I shared this observation with Alexandra's father. (He was then -- in vain -- trying to secure Kushan support for my father's dying -- as it then seemed -- rebellion against Vologases III; while it was through the latter king's mercy that I, instead of having died impaled on a stake, and having subsequently been eaten by vultures, crossed and recrossed India in the Eutydemid footsteps without a care in the world). The old fox, who had fooled for half a century Romans, Jews, Parthians, Siakas, Kushans and Chinese, listened to me with one eye slyly half-closed, and when I finished, asked: "And hat do you know about the art of fortification, son?" I admitted that I knew nothing about it. "Pity. Or maybe rather lucky: lucky -- for you. For your peace of mind, for your self-satisfaction. For if you knew anything about it, and took a careful look at the walls, towers and moats down below there, you would soon lose any desire to laugh at the atavist habits of nomadic blood. You say that Kushans do not understand how to employ the advantages of mountainous terrain? You are wrong, my dear. Rather say this: they can afford not to employ these advantages -- afford to see them as mere inconveniences, rather -- which neither Parthians nor Greeks could ever have afforded.
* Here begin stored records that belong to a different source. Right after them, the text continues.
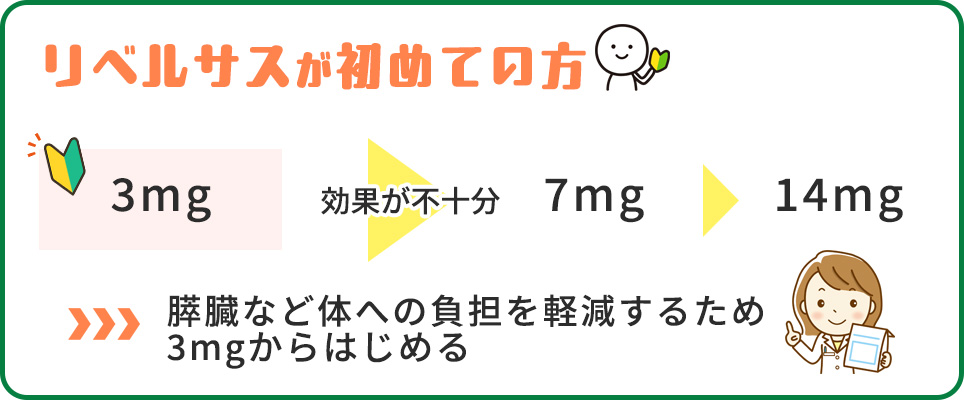 リベルサスが初めての方

3mg

効果が不十分

7mg

14mg

膵臓など体への負担を軽減するため
3mgからはじめる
Is that clear? I think not! Your mind is too occupied with the question whether Shakyamuni Gautama was or was not a god, too occupied, I say, to understand such simple things as these."

He exaggerated a bit -- as he always did when trying to characterize my mental type; and he did so (by right of being my step-father) at every opportunity. Luckily, he didn't have the opportunity often: after I married Rachela Eratona -- and you know from Alexandra that this happened very early -- I saw my step-father perhaps six, at most seven times over the space of eight years. Afterwards, I was no longer to see him, even if I wanted to, and I did often want to see him: though he was the most cunning devil I have ever known, yet he managed to miscalculate once: he decided to betray my father on the day which he judged to be the day of the rebellion's defeat, while, in fact, it was the day of breakthrough.
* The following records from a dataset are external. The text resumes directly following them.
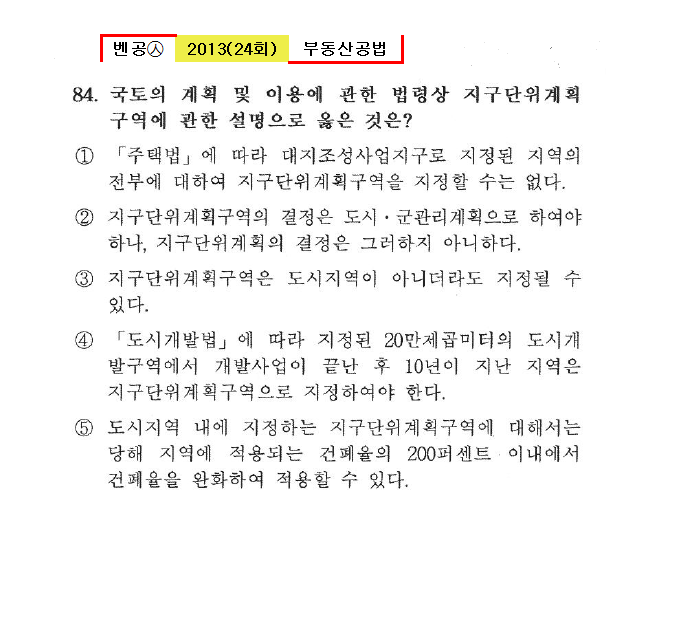 벤공㉦ 2013(24회) 부동산공법

84. 국토의 계획 및 이용에 관한 법령상 지구단위계획구역에 관한 설명으로 옳은 것은?

① 「주택법」에 따라 대지조성사업지구로 지정된 지역의 전부에 대하여 지구단위계획구역을 지정할 수는 없다.

② 지구단위계획구역의 결정은 도시·군관리계획으로 하여야 하나, 지구단위계획의 결정은 그러하지 아니하다.

③ 지구단위계획구역은 도시지역이 아니더라도 지정될 수 있다.

④ 「도시개발법」에 따라 지정된 20만제곱미터의 도시개발구역에서 개발사업이 끝난 후 10년이 지난 지역은 지구단위계획구역으로 지정하여야 한다.

⑤ 도시지역 내에 지정하는 지구단위계획구역에 대해서는 당해 지역에 적용되는 건폐율의 200퍼센트 이내에서 건폐율을 완화하여 적용할 수 있다.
For me it was a day of change only to the extent that while up to that day I had been victim of the anger of Vologases III, after that day I became equally victim of an equal anger of Vologases... IV. And never ever after this day, or indeed never ever before this day, have I shed one tear of the sort one might expect an exile to shed: why, exile has its charms, very great charms! One is a martyr -- praise be to Christians, what a useful neologism this is! -- which means that whenever one says or does something displeasing to his hosts, they wink at each other with understanding, sigh and say: "Poor thing! Longing for lost fatherland has unhinged his mind!"

In fact, I did long for something. Not the fatherland, for where is my fatherland? Seleukia? Achaia? Kharakis? Hekatompylos? No. I longed for you.